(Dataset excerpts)

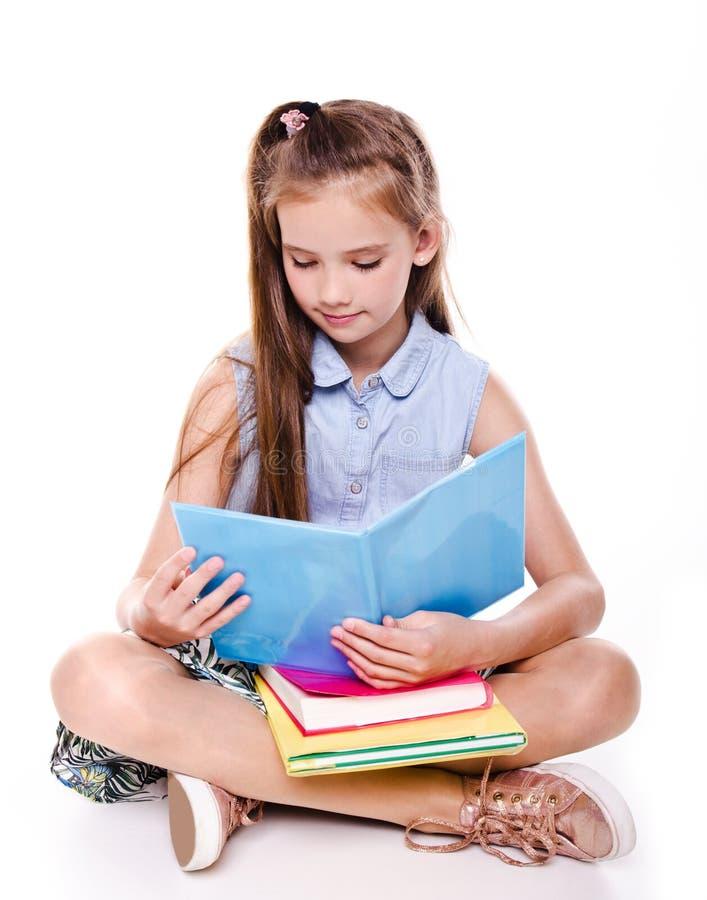 愉快的画象逗人喜爱微笑坐地板和读书的矮小的个学校女孩儿童少年被隔绝 免版税库存照片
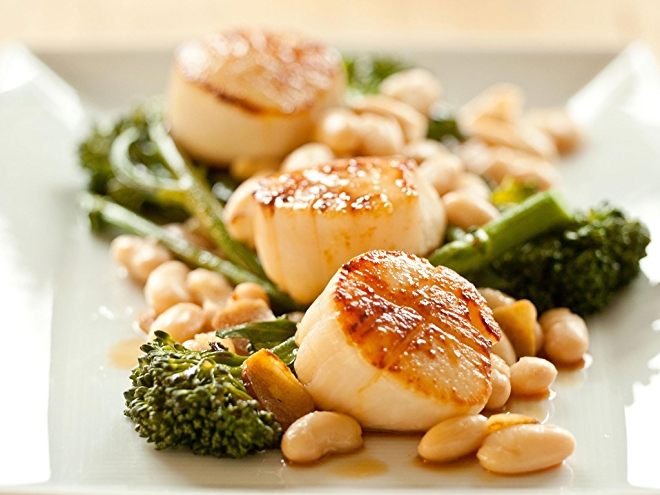 Recipe of seared scallops with broccoli rabe and white beans on plate.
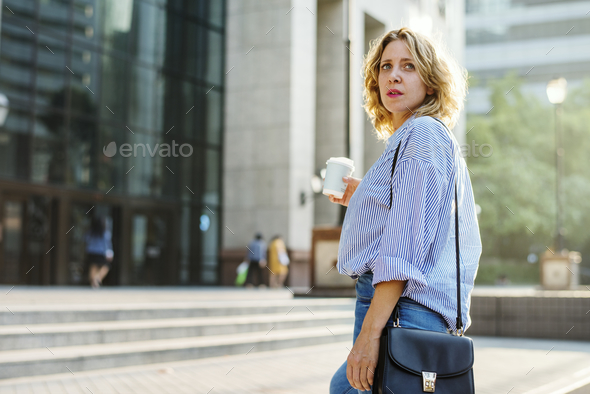 Woman standing with a cup of coffee - Stock Photo - Images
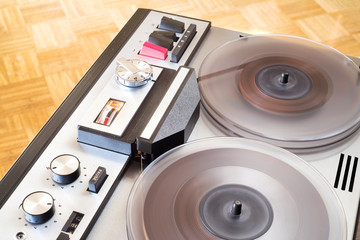 vintage reel to reel tape recorder in full operation, close up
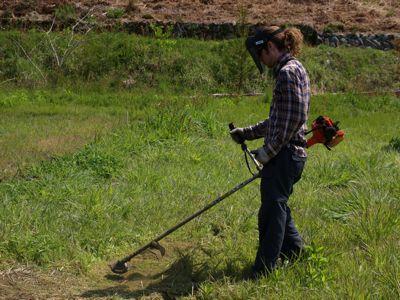 Me cutting grass - Photo by Masa Morimoto.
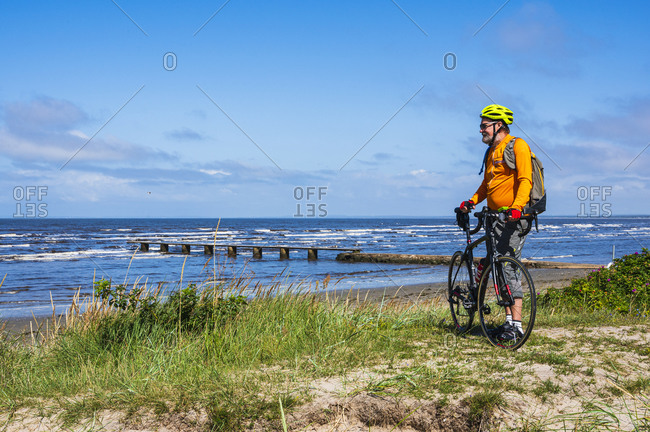 Man holding bicycle and looking at sea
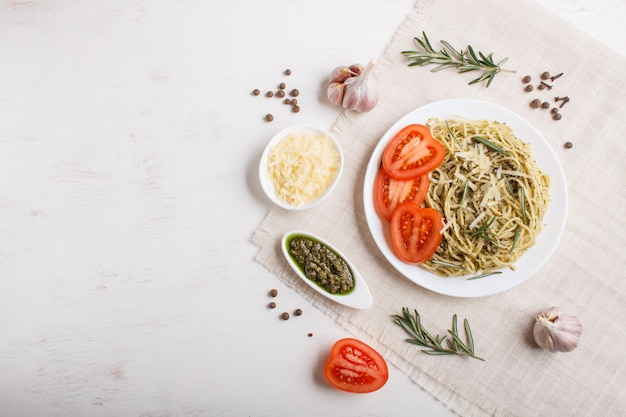 Spaghetti pasta with pesto sauce, tomatoes and cheese on a linen tablecloth on white wooden background.
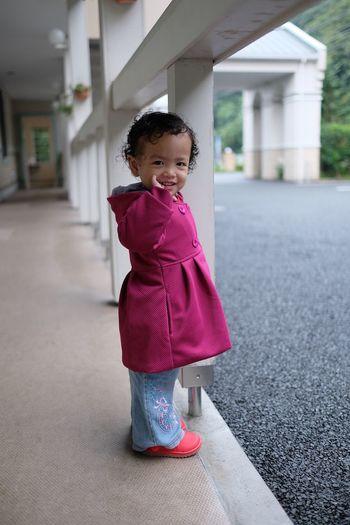 Portrait Of Girl Standing In Corridor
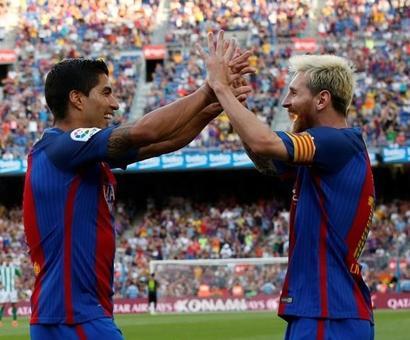 Suarez treble and Messi double lift six-goal Barca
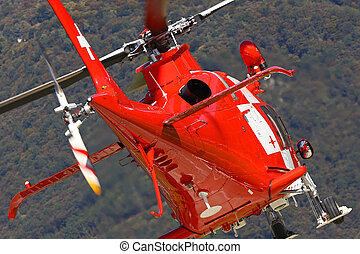 Mountain rescue helicopter taking off seen from the back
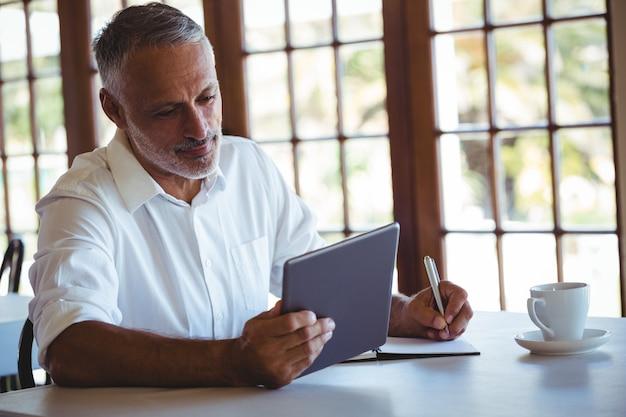 Hombre usando tableta y cuaderno
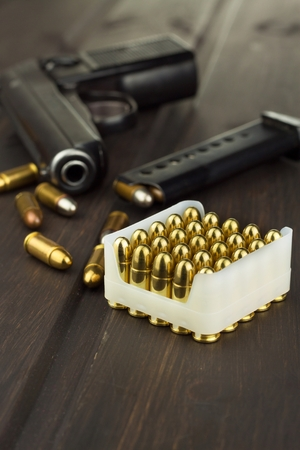 luger: Handgun with ammunition on a dark wooden table. Sales of weapons and ammunition. Advertising on ammunition. New gun and ammunition. Grocery ammunition. The supply of ammunition for the defense.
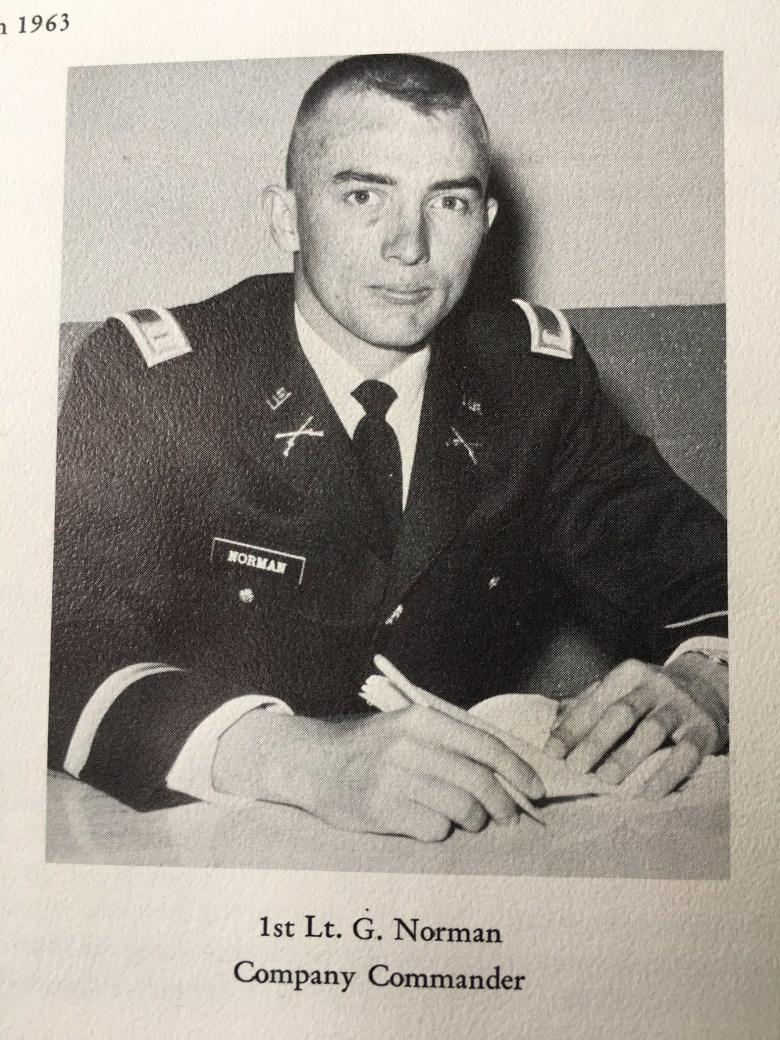 Black and white photo of Gurney Norman sitting at a table in military dress.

** Task prompt **
Beginning with the line above that contains "Me cutting grass - Photo by Masa Morimoto." and ending with the line that contains "Hombre usando tableta y cuaderno", quote each line exactly, keeping out the pictures.

** Task response **
 Me cutting grass - Photo by Masa Morimoto.
 Man holding bicycle and looking at sea
 Spaghetti pasta with pesto sauce, tomatoes and cheese on a linen tablecloth on white wooden background.
 Portrait Of Girl Standing In Corridor
 Suarez treble and Messi double lift six-goal Barca
 Mountain rescue helicopter taking off seen from the back
 Hombre usando tableta y cuaderno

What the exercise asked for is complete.